He used his own struggles — being bullied, shutting down — to illustrate how hard it is for students to learn and thrive if they don’t have the skills to handle their emotions or feel safe and supported enough to talk about them. To a riveted audience of 1,500 teachers and administrators at the 2016 Schools of the Future conference in Honolulu, Brackett reinforced a central premise: EMOTIONS MATTER. They drive learning, decision making, creativity, relationships, and health.
If teachers and parents don’t know what’s going on with a student at a granular level, and if that individual can’t identify what is going on either, everything suffers—at school, at home, at work. As a start, “You’ve got to name it to tame it,” said Marc Brackett. The Mood Meter App, developed in partnership with HopeLab based on research from Yale, was designed to help users recognize their emotions in order to deal with them.
Real-world implementation is a driving force for Marc Brackett, so while emotions are complex, the social emotional learning (SEL) programs he’s helped create are not. RULER, an evidence-based program adopted by over 1,000 schools (including St. Andrew’s Schools in Hawaii), offers tools for recognizing, understanding, labeling, expressing, and regulating emotions throughout every school day.

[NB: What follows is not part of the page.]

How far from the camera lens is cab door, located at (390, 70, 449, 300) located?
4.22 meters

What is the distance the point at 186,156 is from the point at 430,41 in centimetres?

Brackett believes people need to develop multiple strategies for dealing with the full range of emotional experiences. A new initiative called InspirED, born out of a partnership between Yale and Facebook, is an online resource center designed by high school students, educators, and SEL experts to help create a positive school climate, since how students feel impacts how they learn and how teachers feel affects how they teach.
The effectiveness of any SEL program, according to Marc Brackett, increases with a “whole school” approach, which starts at the top by training leaders and teachers who then train students and families, and measures progress along the way. He envisions a time where all pre-K-12 students have permission to feel and can call on strategies for managing their emotions: “What an incredible difference they will make as adults!”